By: JESSICA RHOADES
Staff Writer
Mad Henry was a hermit who lived alone in a decrepit mansion at the edge of town. Rumors were rife about the wild-eyed man. Some folks said that he was a magician who called upon the powers of darkness to wreak havoc upon his neighbors. Others called him a mad doctor who could restore life to foul corpses from the local cemetery. No respectable citizen in town had anything to do with Mad Henry.
Then one year a new family moved to town with a lovely daughter, Rachel, who caught Mad Henry’s eye. He showered the maiden with gifts—goblets of pure gold, necklaces of pearl, and a pot of daisies that never dropped a single petal. Despite the gifts, Rachael fell in love with another, Geoffrey, a handsome young man just home from university. A week after meeting they eloped, leaving behind a stunned Mad Henry.
When Rachael and Geoffrey returned from the elopement, they threw a big ball and invited everyone in town. While Rachel was waltzing with her father, she heard a clap of thunder. Lightning flashed again and again. Suddenly, the double doors blew open and a breeze whirled in, bringing with it the smell of dead, decaying things. Mad Henry loomed in the doorway, pupils gleaming red with anger. He was followed by the grotesque figures of the dead, who came marching two by two into the room. Their eye sockets glowed with blue fire as they surrounded the room.
Two of the corpses captured Geoffrey and threw him down at the feet of their lord. Red eyes gleaming, Mad Henry drew a silver-bladed knife and casually cut the bridegroom’s throat from ear to ear. Rachel screamed and ran forward, pushing through the foul, stinking corpses of the dead, and flung herself upon her dying husband.
“Kill us both,” she cried desperately.
But Mad Henry plucked the lass out of the pool of blood surrounding her dead husband and carried her out into the thundering night. Behind him, the army of the dead turned from the grizzly scene and followed their master. The sounds of thunder and lightning faded away as the alchemist and his dead companions disappeared into the dark night.
Geoffrey’s father and Rachael’s father gathered a small mob and followed the evil hermit, intent on saving Rachel. When they searched Mad Henry’s house, they found it completely empty save for a light, which shone from a series of mysterious globes that bobbed near the ceiling of each room. Mad Henry had vanished.
Search parties scoured the countryside for days, but turned up nothing. Geoffrey was buried in the local cemetery, and the dance hall was torn down. No one in town spoke about what had happened, and no one dared imagine what had become of poor Rachel.

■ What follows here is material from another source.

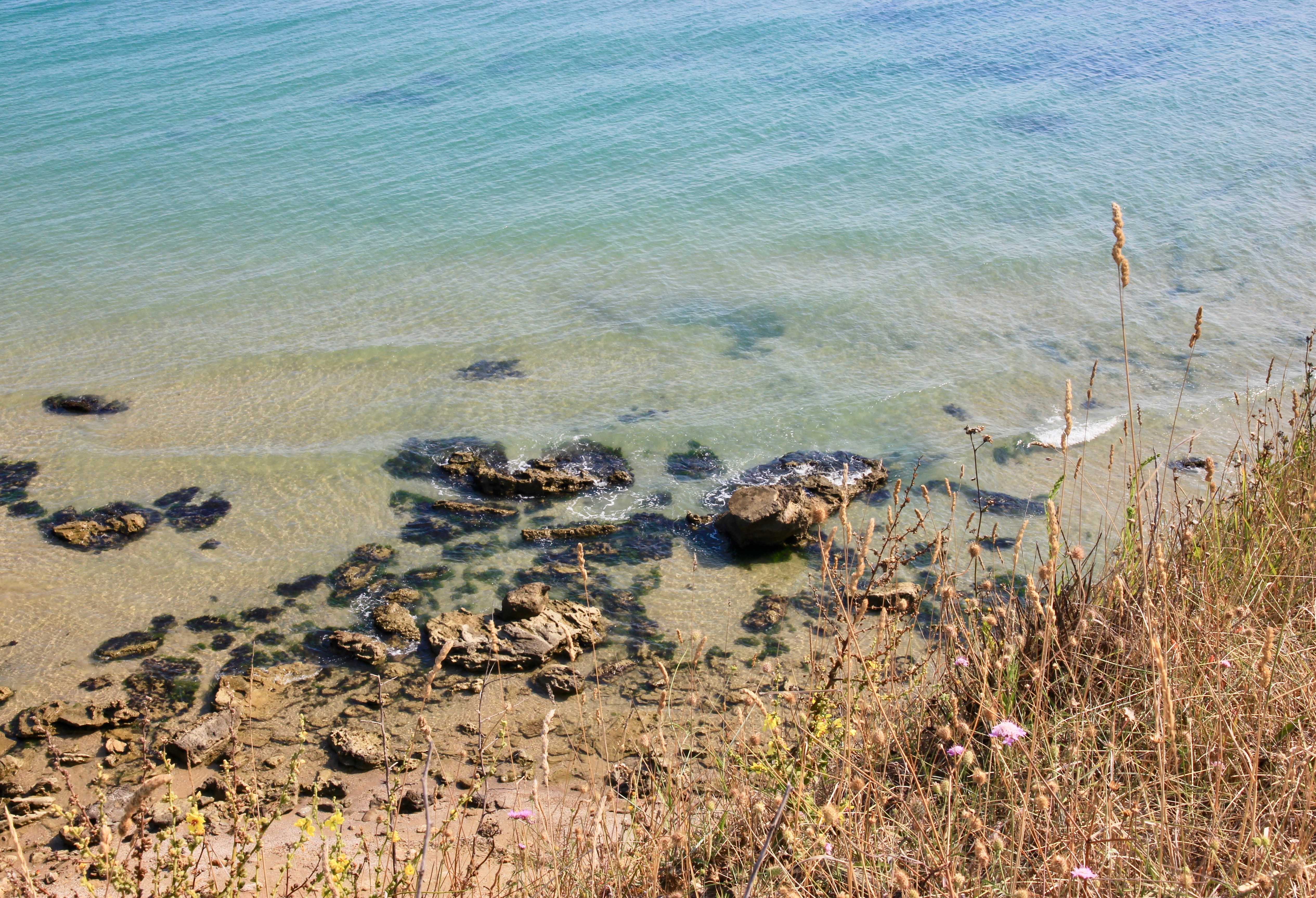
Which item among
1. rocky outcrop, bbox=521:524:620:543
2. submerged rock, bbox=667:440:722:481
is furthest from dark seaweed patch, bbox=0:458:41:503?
submerged rock, bbox=667:440:722:481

A year to the day after the ball, a timid knock sounded upon the door of Rachael’s parents’ home. When her father opened it, he saw a gaunt, gray figure on the stoop. Her eyes were dull with exhaustion and pain. It was Rachel. Her tongue had been cut out so she couldn’t speak. But when she produced a knife from her tattered garments—the knife with a silver blade that they had last seen in the hands of Mad Henry— the gleam of satisfaction in Rachel’s eyes told them that the streaks of blood that coated the knife were those of Mad Henry. That night, Rachel died in her sleep with a peaceful smile on her ravaged face.